Die Essener Rechtsanwältin Jenny Lederer sieht das Gesetz hingegen kritisch. "Es gibt keine validen Zahlen, wie häufig dieses Problem vorkommt. Deshalb hat das Gesetz aus meiner Sicht nur Symbolcharakter." Natürlich sei es unangemessen und ungehörig, heimlich fotografiert zu werden und die Gesellschaft müsse sensibilisiert werden, sagt die Fachanwältin für Strafrecht. Ein einzelnes Phänomen aber zielgerichtet als Straftatbestand auszugestalten, sei problematisch:
Lederers Meinung nach hätte es ausgereicht, Upskirting weiter als Ordnungswidrigkeit zu führen – die mit einer Geldbuße geahndet werden kann. "Es ist aus meiner Sicht der falsche Weg, darauf mit Strafrecht zu reagieren." Auch ob die härteren Strafen abschreckend wirken, sei fraglich, meint Lederer und sieht große Beweisprobleme. "Aus meiner Sicht ist das Problem nicht gelöst."
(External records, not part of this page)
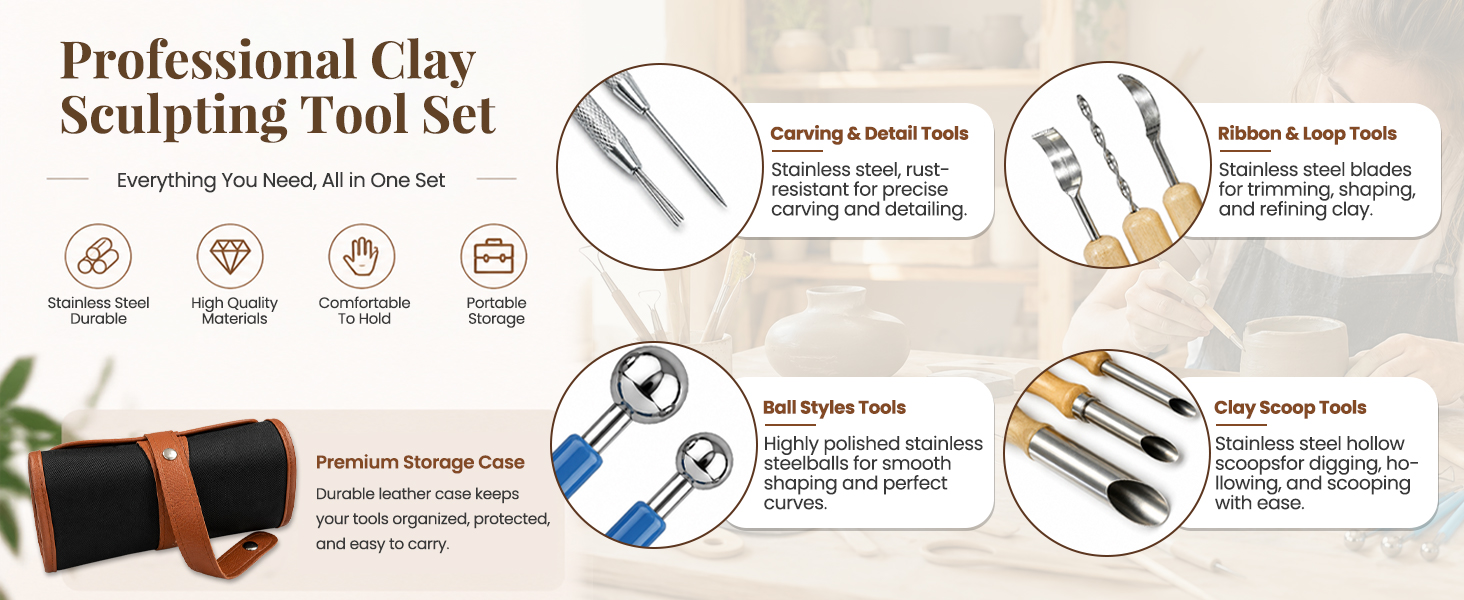 Professional Clay Sculpting Tool Set

Everything You Need, All in One Set

Stainless Steel Durable

High Quality Materials

Comfortable To Hold

Portable Storage

Premium Storage Case

Durable leather case keeps your tools organized, protected, and easy to carry.

Carving & Detail Tools

Stainless steel, rust-resistant for precise carving and detailing.

Ribbon & Loop Tools

Stainless steel blades for trimming, shaping, and refining clay.

Ball Styles Tools

Highly polished stainless steelballs for smooth shaping and perfect curves.

Clay Scoop Tools

Stainless steel hollow scoopsfor digging, hollowing, and scooping with ease.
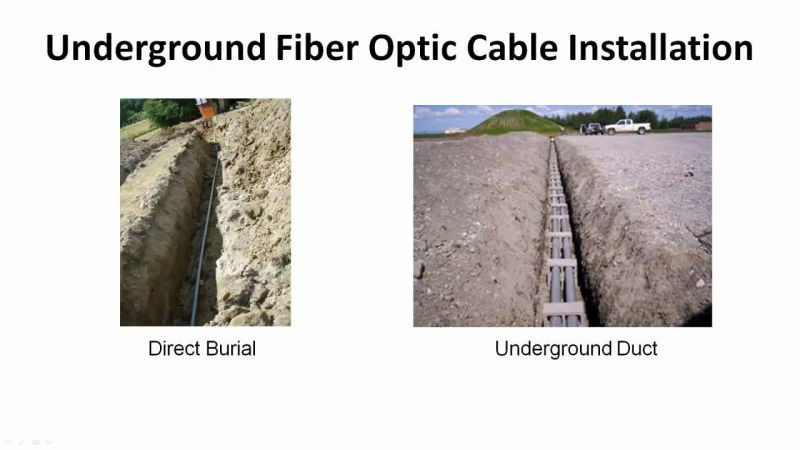 Underground Fiber Optic Cable Installation

Direct Burial

Underground Duct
Nicht nur, wer heimlich intime Fotos von Frauen macht, wird künftig härter bestraft – ebenso, wer tote Unfallopfer fotografiert. Wer schwer verletzte Unfallopfer oder gar Tote aus reiner Sensationsgier fotografiert, verletze jeden menschlichen Anstand, sagt Ministerin Lambrecht. "Oft werden dabei auch noch Rettungskräfte behindert, die alles tun, um Leben zu retten." Bislang ist das Fotografieren von Toten nicht strafbar. "Diese Lücke schließen wir jetzt. Den Angehörigen müssen wir das zusätzliche Leid ersparen, dass Bilder ihrer verstorbenen Eltern oder Kinder auch noch verbreitet werden."